Les modèles d’IA ouverts de la Chine ont dépassé les 10 milliards de téléchargements cumulés dans le monde. Mais la véritable histoire ne réside pas dans le volume, mais dans ce que la communauté ouverte mondiale construit réellement avec eux.
Selon le rapport été 2026 de Hugging Face publié le 14 août, les modèles ouverts développés en Chine dominent désormais la frontière de l’IA à l’échelle. Au cours de presque tous les mois de 2026, le modèle ouvert le plus grand et le plus performant d’un laboratoire chinois était plus grand que n’importe quel modèle publié par un laboratoire américain – avec le plafond mensuel de la Chine compris entre 754 milliards et 2,78 billions de paramètres, tandis que les modèles américains sont restés en dessous de 130 milliards pendant cinq mois sur sept.

Plus révélateur encore, les modèles chinois ne sont pas simplement téléchargés : ils sont construits à partir de là.
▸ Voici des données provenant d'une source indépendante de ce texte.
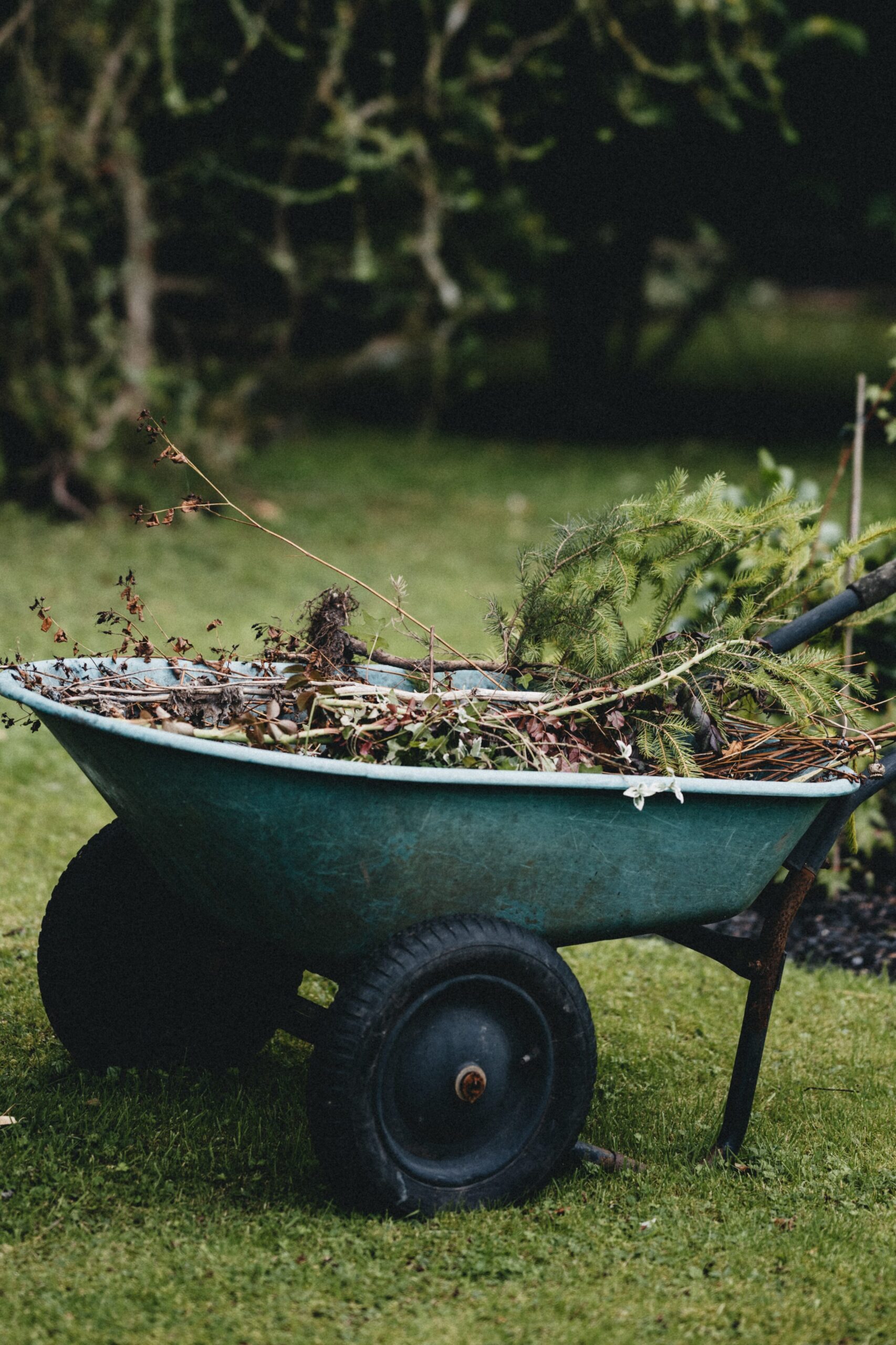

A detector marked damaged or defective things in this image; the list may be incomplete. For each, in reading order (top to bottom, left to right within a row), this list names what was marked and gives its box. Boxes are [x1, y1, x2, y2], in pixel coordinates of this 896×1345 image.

rusty metal leg [710, 866, 812, 1162]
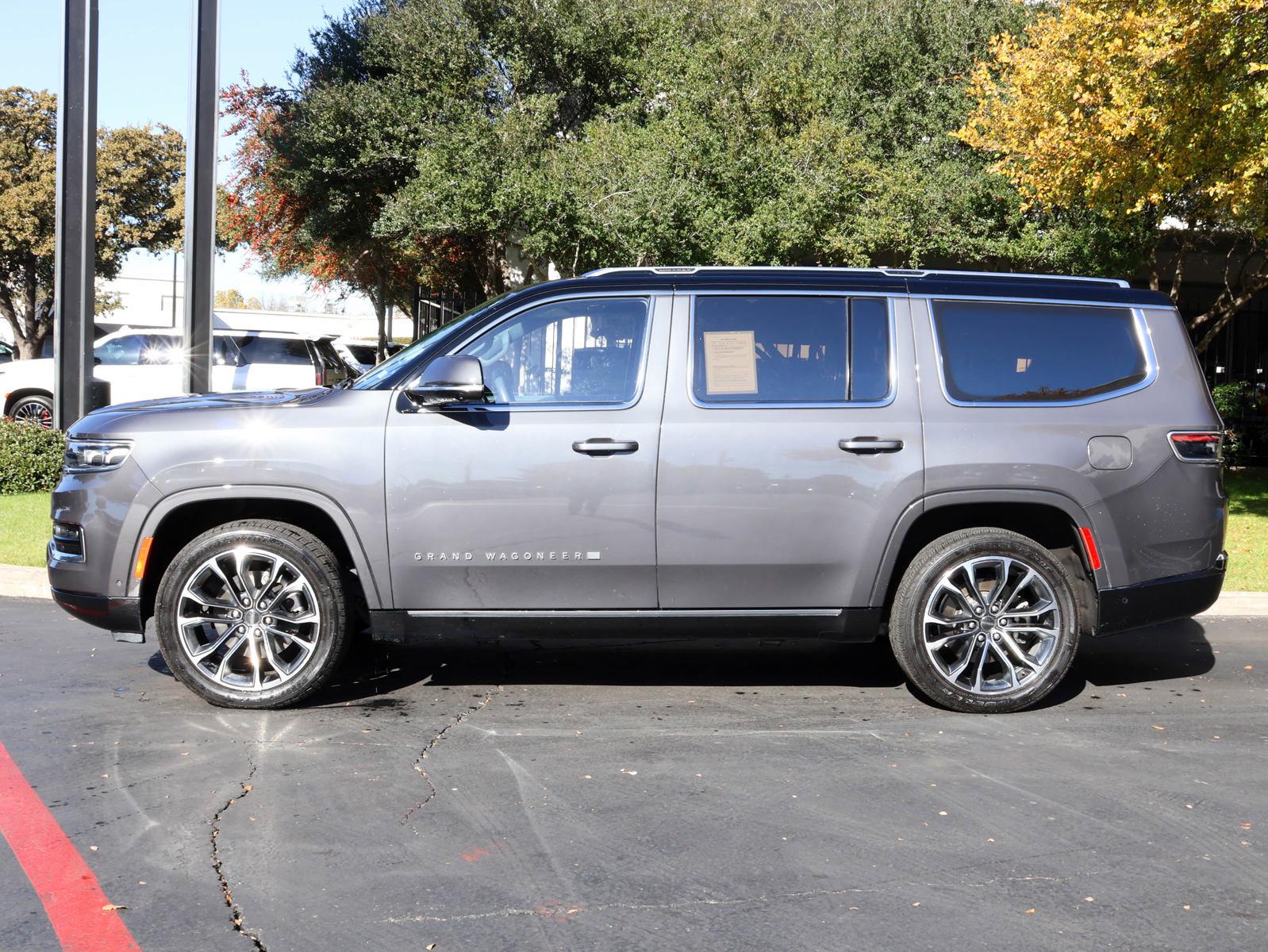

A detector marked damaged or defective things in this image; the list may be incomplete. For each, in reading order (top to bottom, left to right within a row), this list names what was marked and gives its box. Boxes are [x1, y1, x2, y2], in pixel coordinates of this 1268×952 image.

pavement crack [209, 755, 267, 946]
pavement crack [406, 685, 505, 825]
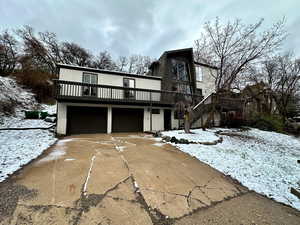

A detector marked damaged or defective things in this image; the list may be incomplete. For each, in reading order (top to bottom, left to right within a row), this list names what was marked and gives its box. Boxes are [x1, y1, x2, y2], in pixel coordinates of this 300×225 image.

cracked concrete driveway [0, 133, 300, 224]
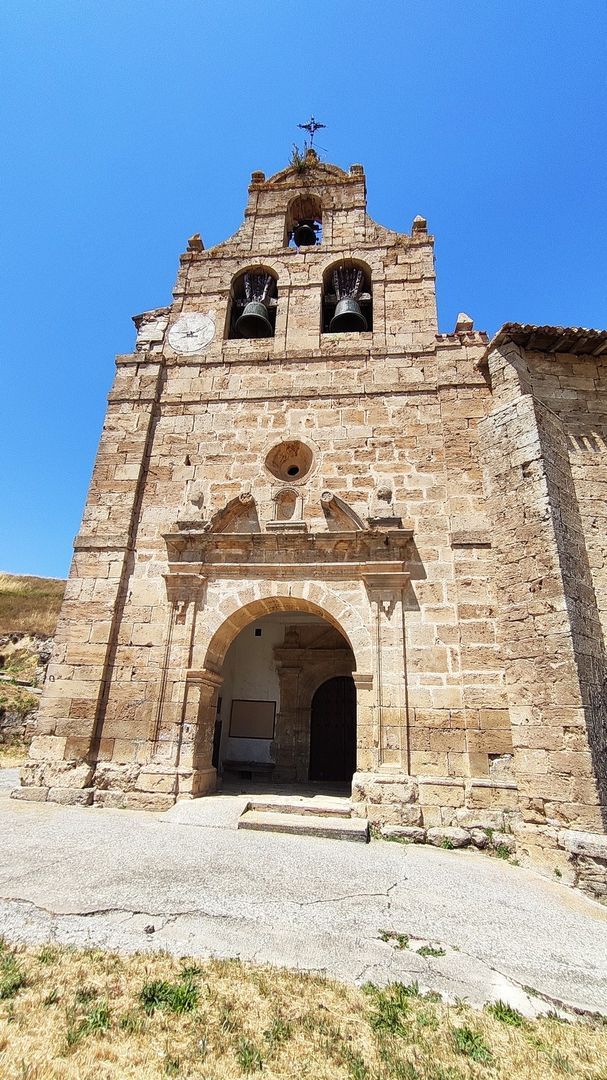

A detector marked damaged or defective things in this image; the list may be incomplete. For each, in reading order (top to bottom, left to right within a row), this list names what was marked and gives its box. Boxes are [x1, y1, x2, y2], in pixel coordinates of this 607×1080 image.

cracked pavement [1, 772, 607, 1016]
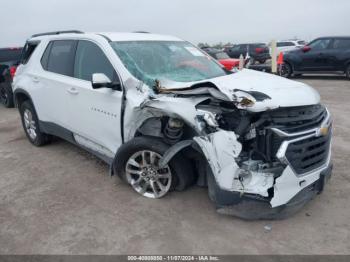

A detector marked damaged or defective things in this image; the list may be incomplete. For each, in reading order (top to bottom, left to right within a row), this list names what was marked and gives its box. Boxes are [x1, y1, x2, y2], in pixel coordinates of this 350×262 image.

shattered windshield glass [110, 40, 228, 86]
crumpled hood [159, 68, 320, 111]
detached bumper cover [211, 164, 334, 219]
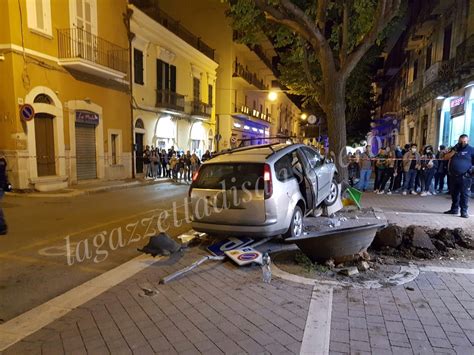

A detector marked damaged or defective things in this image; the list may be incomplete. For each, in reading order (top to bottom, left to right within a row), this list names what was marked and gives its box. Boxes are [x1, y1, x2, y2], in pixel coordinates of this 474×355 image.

crashed car [187, 144, 338, 239]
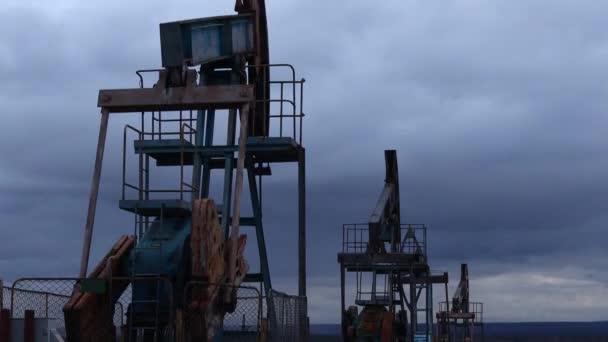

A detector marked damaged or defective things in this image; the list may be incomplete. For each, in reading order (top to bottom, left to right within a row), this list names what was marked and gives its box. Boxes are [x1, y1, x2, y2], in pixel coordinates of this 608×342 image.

rusty metal beam [97, 85, 254, 113]
rusted steel surface [98, 85, 255, 113]
rusty pumpjack [64, 1, 306, 340]
rusty pumpjack [338, 151, 446, 340]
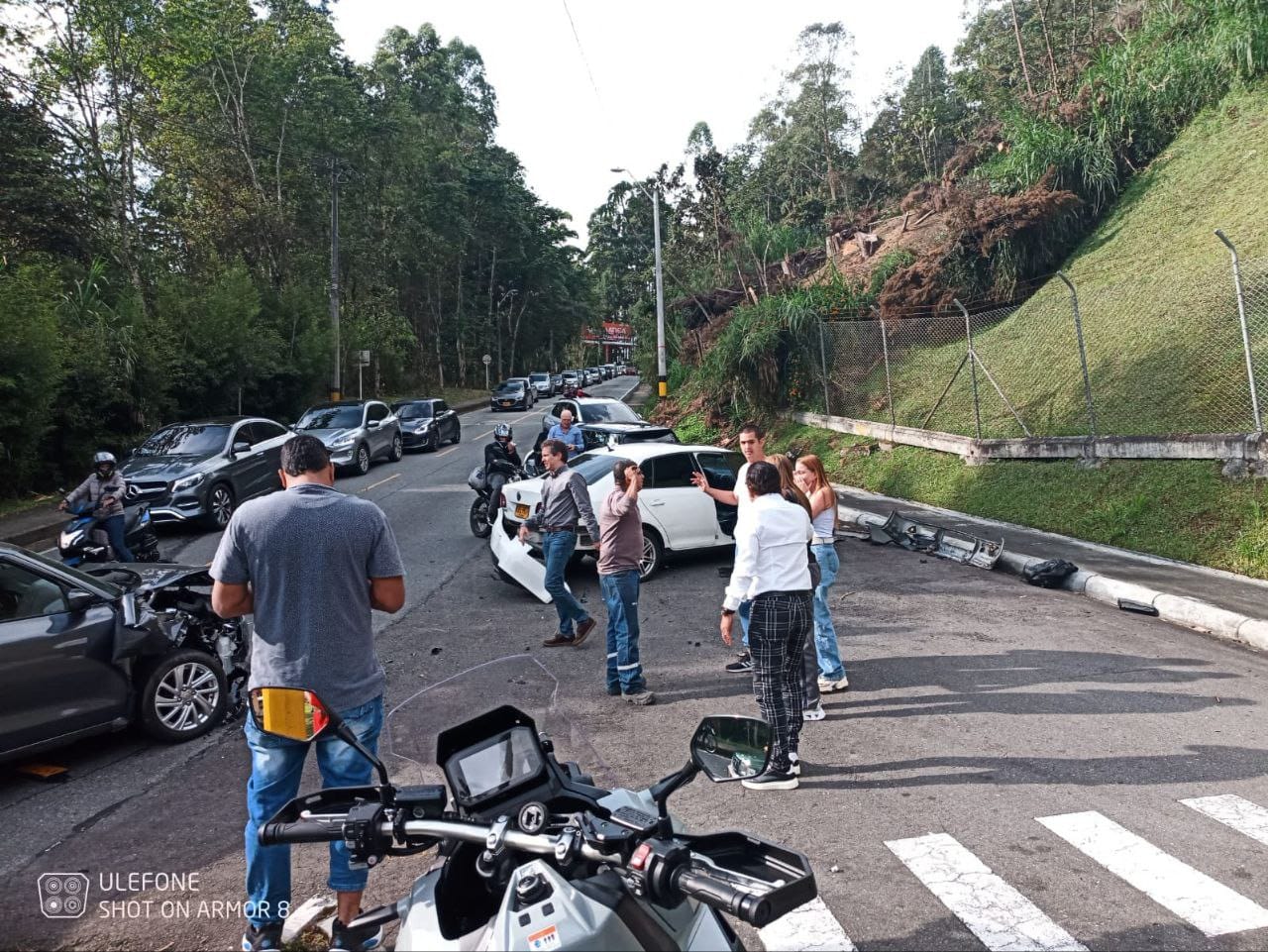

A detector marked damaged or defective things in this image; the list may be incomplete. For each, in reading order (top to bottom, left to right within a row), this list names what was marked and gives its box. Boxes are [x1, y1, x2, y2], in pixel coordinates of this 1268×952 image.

damaged silver car [0, 542, 250, 765]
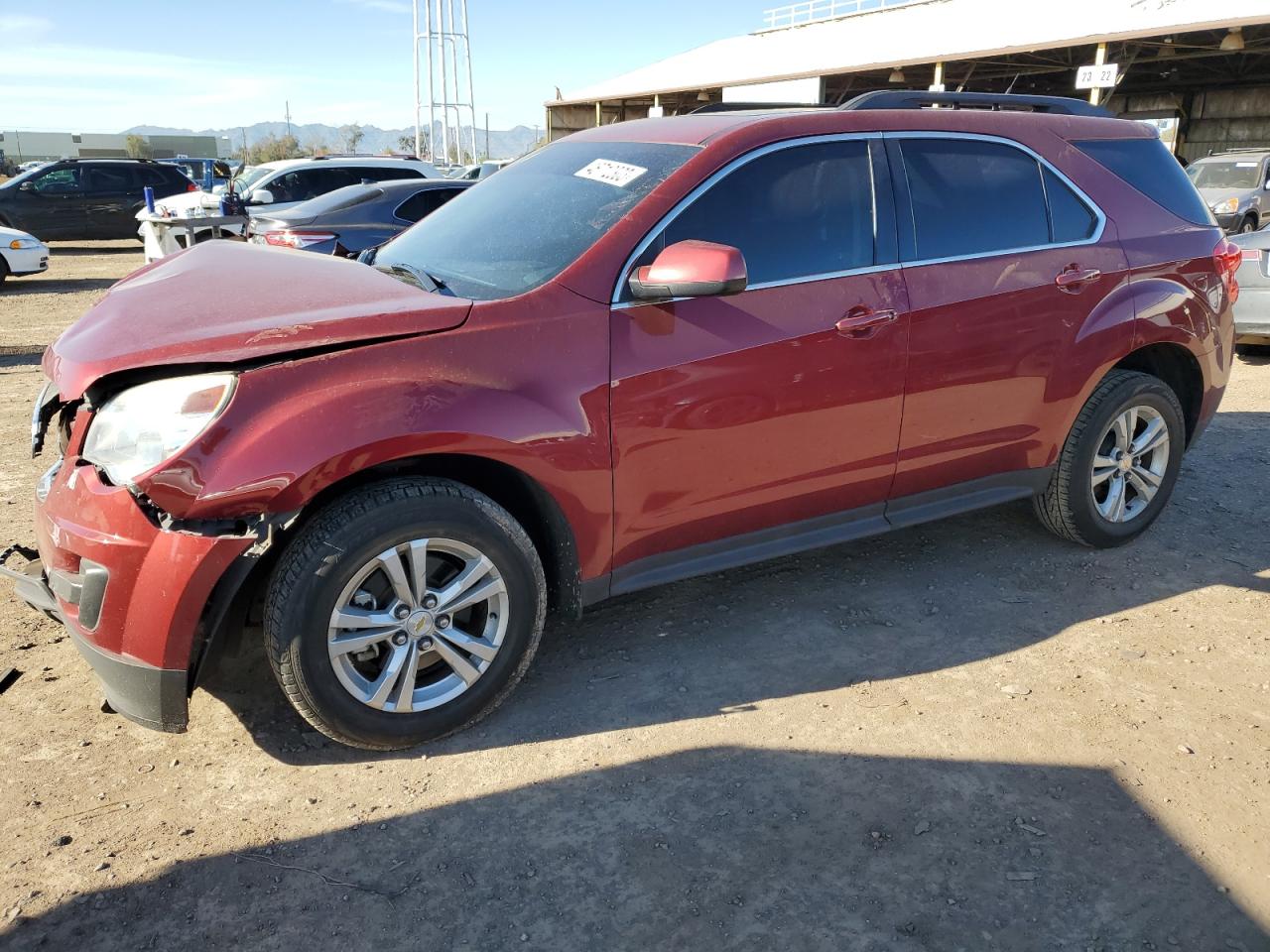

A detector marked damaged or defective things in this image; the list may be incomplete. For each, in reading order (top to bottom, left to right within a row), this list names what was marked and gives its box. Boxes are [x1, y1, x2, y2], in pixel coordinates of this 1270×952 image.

dented hood [45, 242, 474, 404]
damaged red suv [5, 93, 1234, 751]
crumpled front bumper [8, 459, 255, 736]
Les produits dérivés basés sur le seul Qwen d’Alibaba sont désormais au nombre de 151 448 sur le Hugging Face Hub, soit 2,6 fois l’empreinte totale de Meta. Ce chiffre augmente de 180 à 210 nouveaux référentiels chaque jour.
Il ne s’agit pas uniquement de statistiques : elles représentent un changement fondamental dans la manière dont les technologies avancées parviennent au monde. Contrairement aux modèles propriétaires qui facturent des frais de licence élevés, les modèles ouverts chinois sont téléchargeables gratuitement, utilisables commercialement et hautement adaptables.
Cette approche ouverte permet à davantage de pays, en particulier aux pays en développement, d’accéder et de s’offrir une technologie d’IA de pointe, a déclaré Yan Dong, vice-ministre du Commerce.
Des startups de la Silicon Valley aux usines de fabrication européennes, les entreprises étrangères adoptent activement les modèles ouverts chinois – tels que DeepSeek et Qwen – comme épine dorsale technologique. Un partenaire d’Andreessen Horowitz a révélé que jusqu’à 80 % des startups d’IA cherchant un financement dans la Silicon Valley utilisent des modèles ouverts chinois. Un modèle, adapté avec des données africaines locales, prend désormais en charge 20 langues africaines.
L’engagement de la Chine en faveur de l’ouverture s’étend bien au-delà des logiciels. En mars, le Forum de Zhongguancun a publié le Plan d’action de coopération internationale pour la science ouverte, ouvrant 10 infrastructures de recherche majeures aux scientifiques du monde entier.
Il s’agit notamment du réacteur à fusion « soleil artificiel » EAST – qui a coopéré avec plus de 120 instituts de recherche dans plus de 50 pays, selon les rapports du China Media Group – et de l’ordinateur quantique photonique « Tianyan-P2000 », le premier ordinateur quantique photonique doté d’une capacité de suprématie quantique ouvert aux utilisateurs du monde entier.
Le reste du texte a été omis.